In deze zaak heeft de voorzieningenrechter van de Rechtbank Den Haag op 20 mei 2024 uitspraak gedaan in een verzoek om een voorlopige voorziening. Verzoeker, een Syrische nationaliteit hebbende man, had bezwaar gemaakt tegen zijn overdracht aan de Finse autoriteiten in het kader van de Dublinverordening. Op 21 mei 2024 zou verzoeker worden overgedragen, maar hij verzocht de voorzieningenrechter om deze overdracht te voorkomen totdat op zijn bezwaar was beslist. De voorzieningenrechter ontving het standpunt van verweerder op 20 mei 2024 en besloot zonder zitting.

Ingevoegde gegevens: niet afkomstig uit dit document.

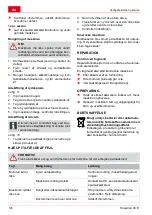 Предварительный просмотр 86 страницы AL-KO Snowline 46E Original Operating Instructions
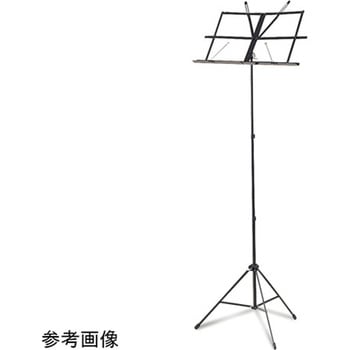 譜面台 携帯用バッグ付き 軽量タイプ ブラック 鈴木楽器製作所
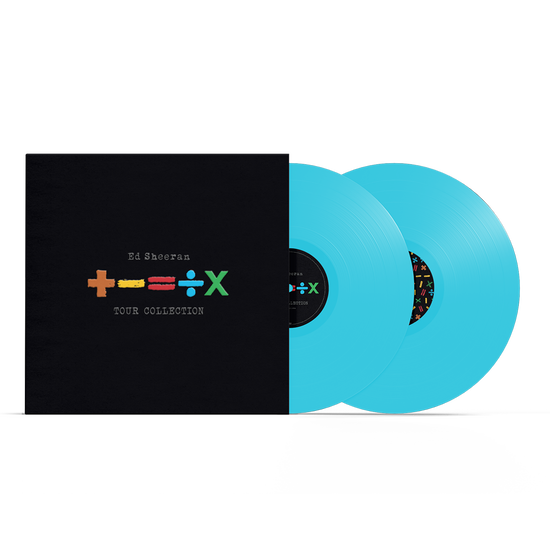 +-=÷× (TOUR COLLECTION Bright Blue 2LP) - Ed Sheeran - musicstation.be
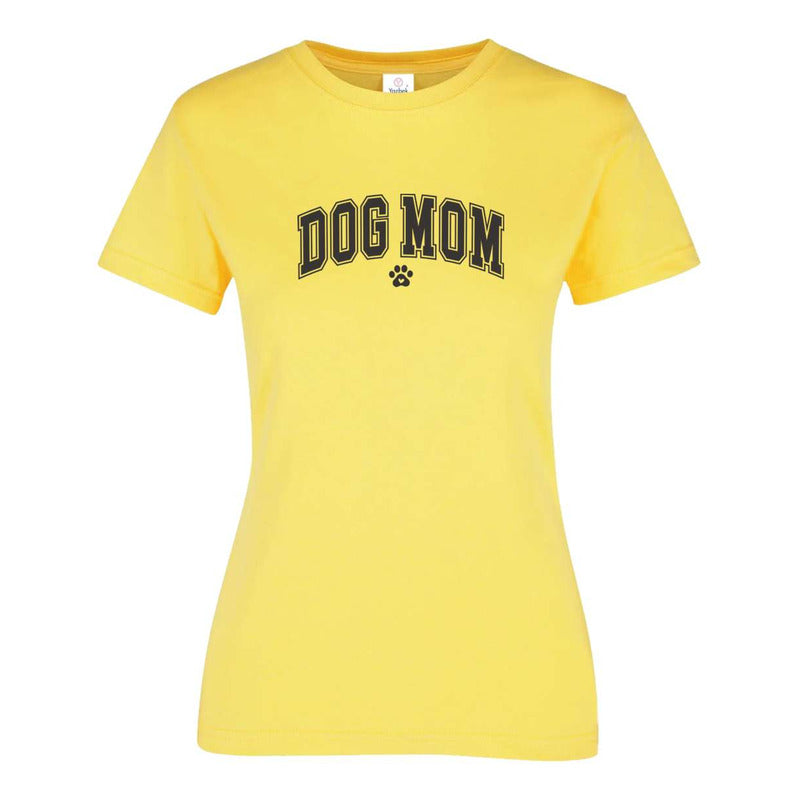 Playera "Dog Mom" Frase - Dama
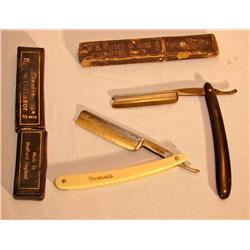 Bengall Straight Razor 3/4 & Morley & Son Straight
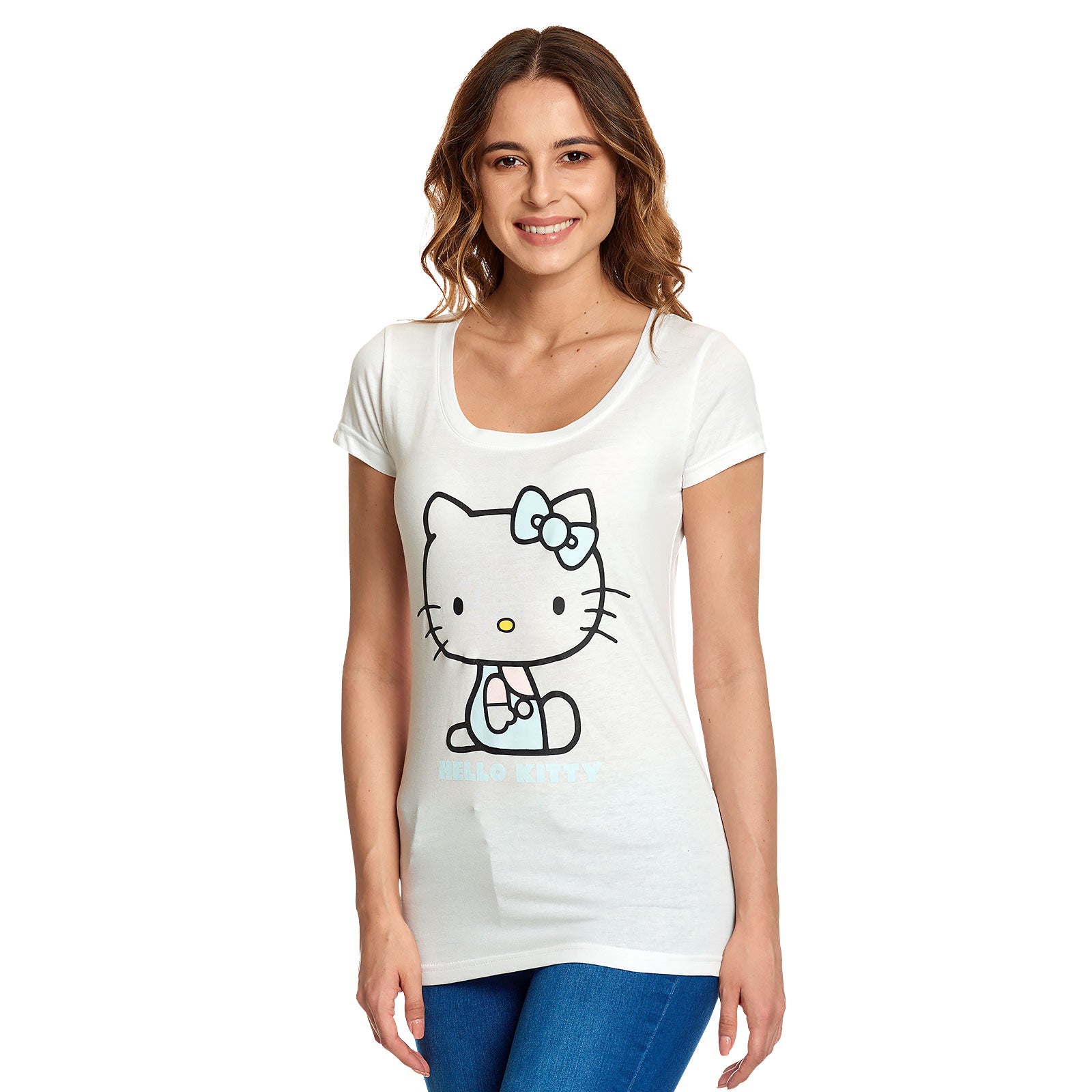 Product image Hello Kitty - Pastel Kitty Women's T-Shirt White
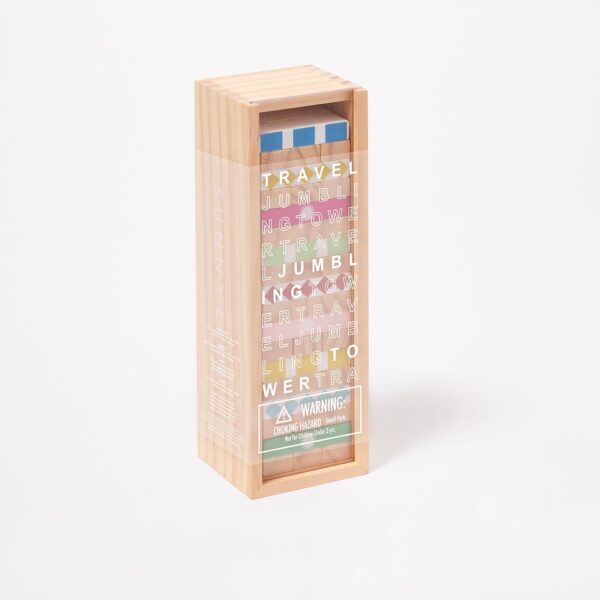 Travel Jumbling Tower – Majorelle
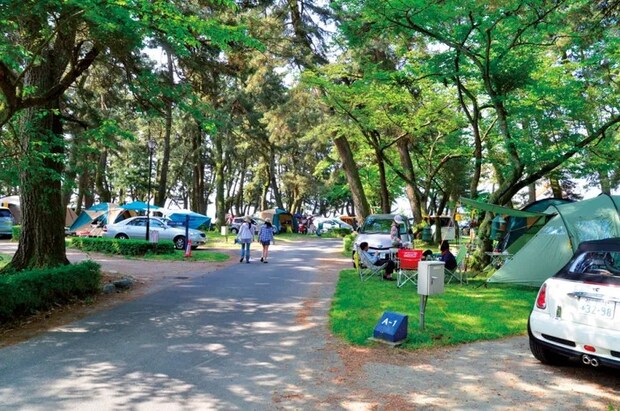 初心者におすすめ!キャンピングカーが利用できるキャンプ場12選【滋賀県】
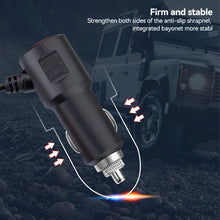 Load image into Gallery viewer, 120W 4-Socket 12V/24V Car Cigarette Lighte Adapter 4 Way Adapter Port USB Port Socket Splitte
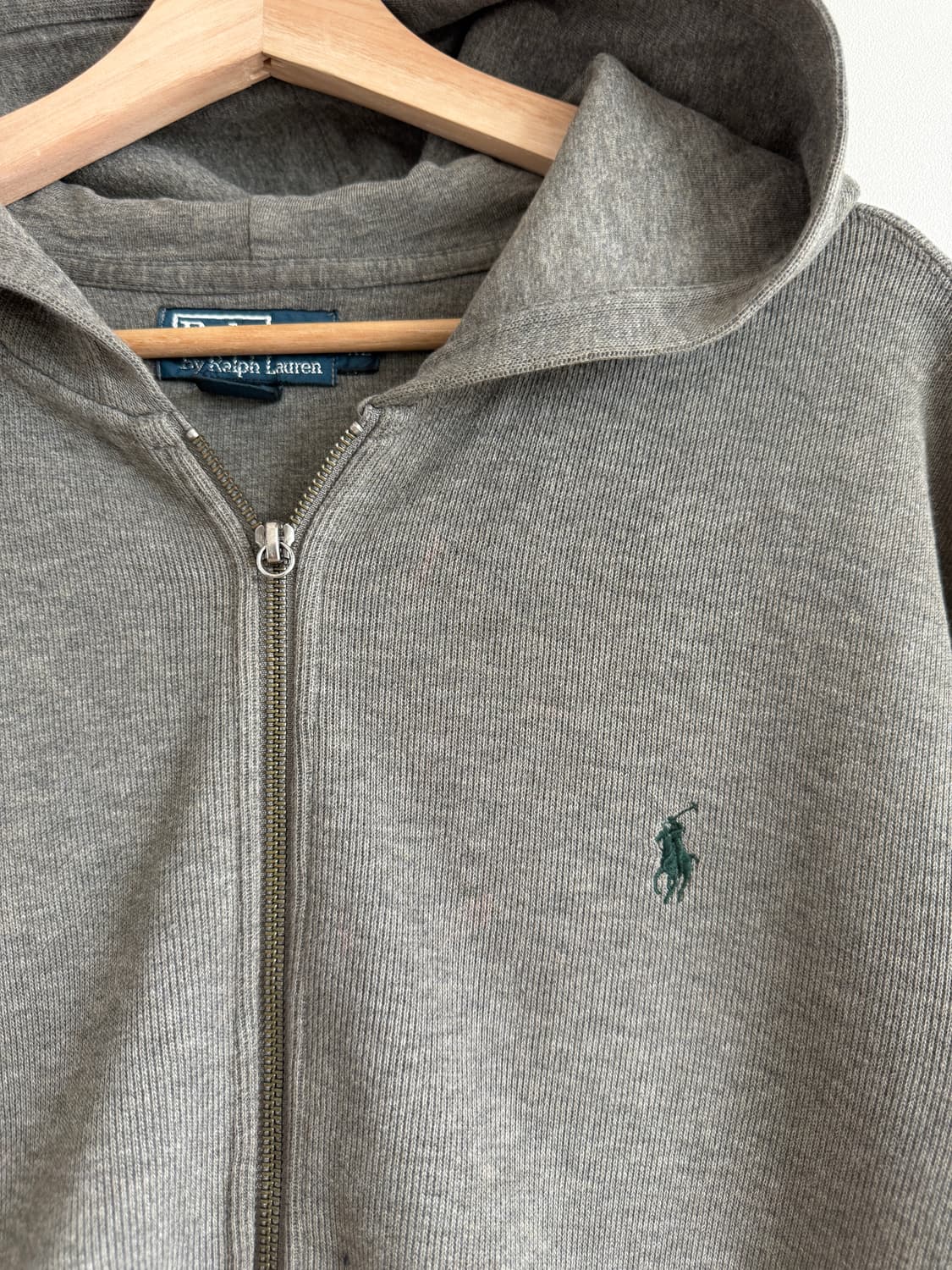 폴로 랄프로렌(Polo Ralph Lauren) 후드집업(얼룩 확인) 상품이미지4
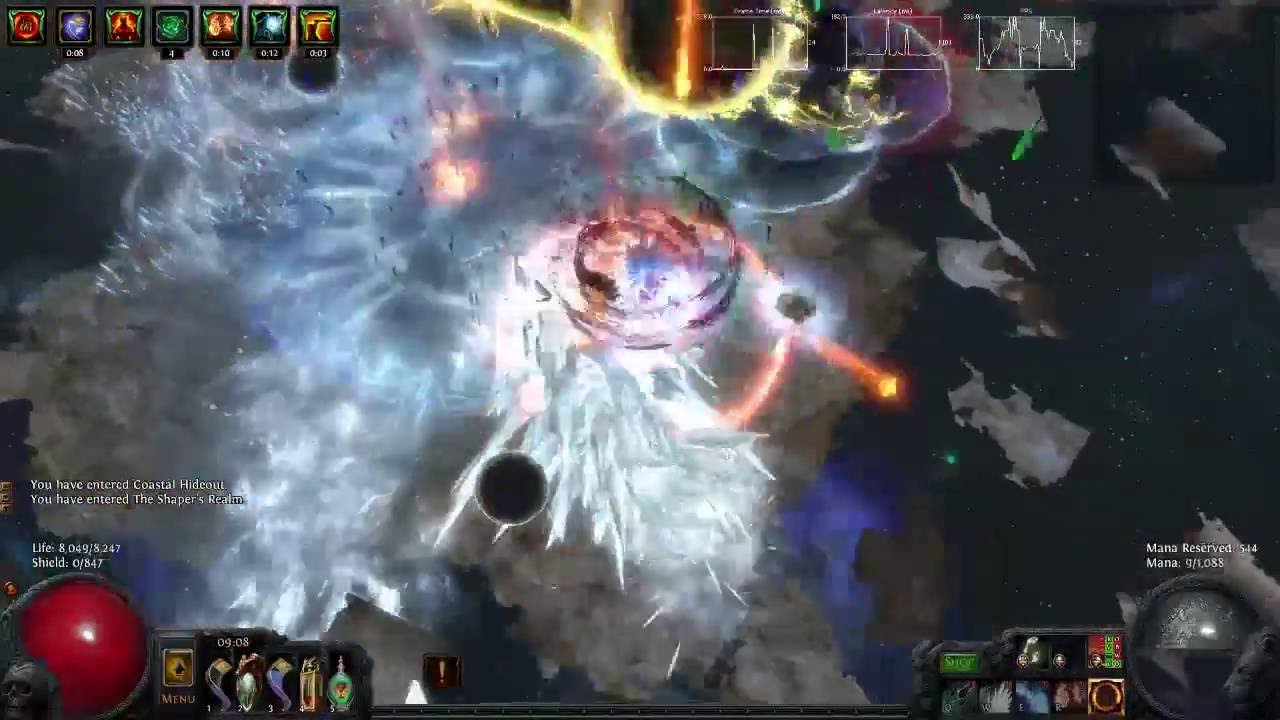[PoE 2.4]ScoldBreath - Shaper Fail __ Zana is a good daughter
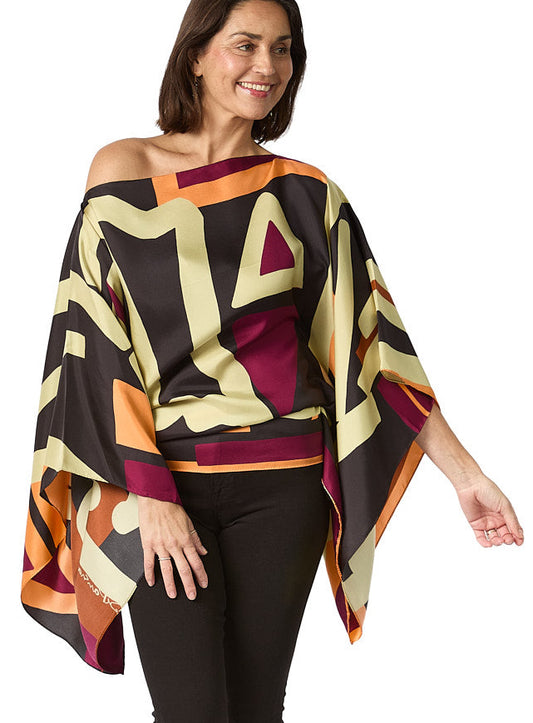 Kimono top bysance 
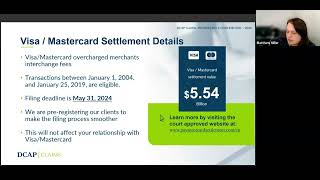 DCap Claims Webinar  Feb 28 2024 [upl. by Hailey]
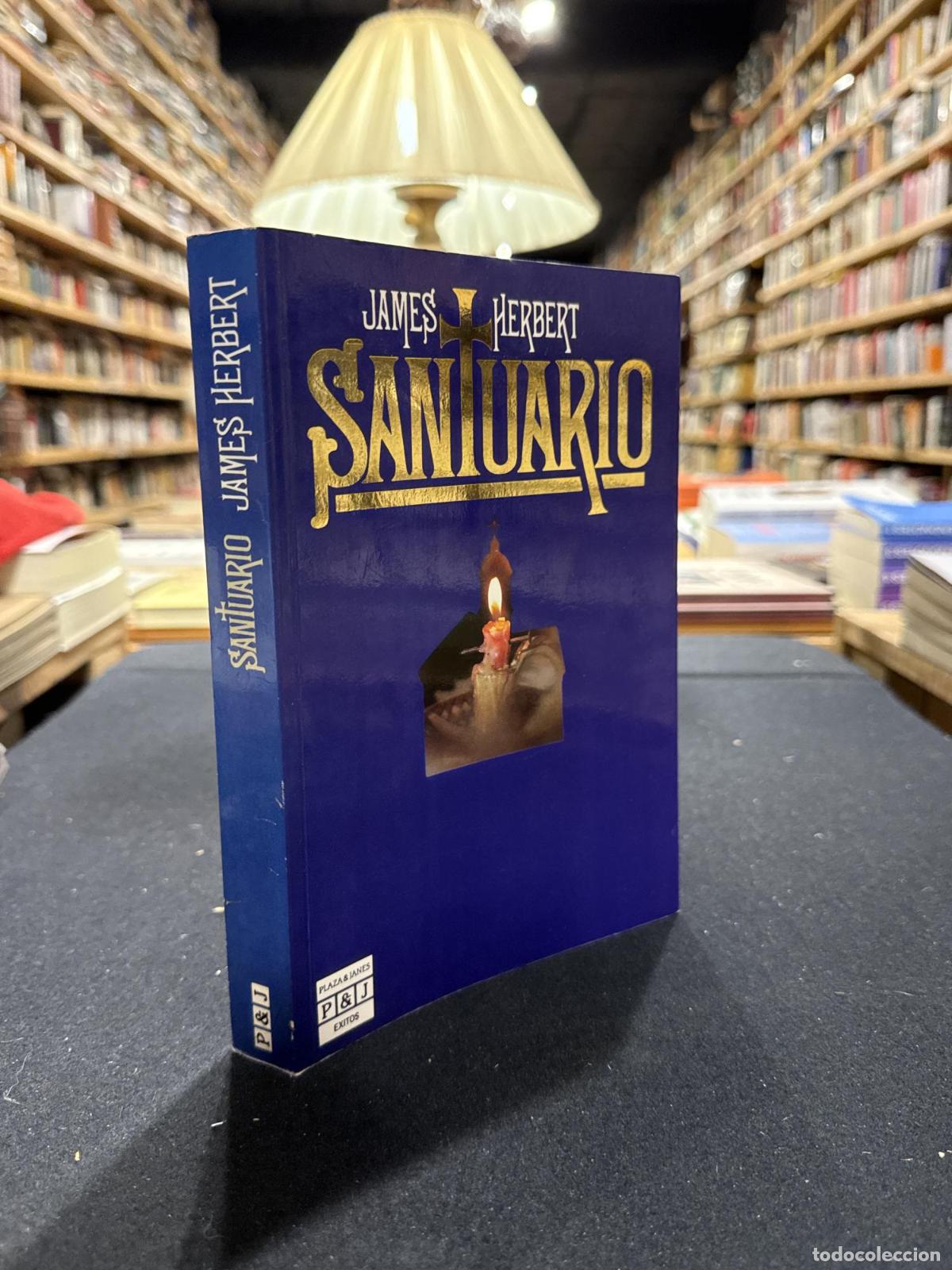 Libros: Santuario - James Herbert - Foto 1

De voorzieningenrechter overwoog dat de handeling van verweerder, het faciliteren van het vertrek van verzoeker, gelijkgesteld kan worden met een beschikking. Verzoeker had eerder een asielaanvraag ingediend, die door verweerder niet in behandeling was genomen omdat Finland verantwoordelijk was. De rechtbank Amsterdam had het beroep van verzoeker tegen dit besluit niet-ontvankelijk verklaard. Verzoeker voerde aan dat hij medische problemen had en suïcidale gedachten, en dat het niet verantwoord was om hem over te dragen aan de Finse autoriteiten.
Verweerder stelde echter dat er geen sprake was van een spoedeisend belang, omdat verzoeker niet gedwongen zou worden overgedragen. De voorzieningenrechter concludeerde dat verzoeker op dit moment de keuze had om al dan niet mee te werken aan de overdracht en dat er geen nieuwe feiten waren die een andere beslissing rechtvaardigden. Daarom werd het verzoek om een voorlopige voorziening afgewezen. De uitspraak werd gedaan door mr. K.M. de Jager, in aanwezigheid van griffier R. Ben Sellam, en is openbaar gemaakt op dezelfde dag.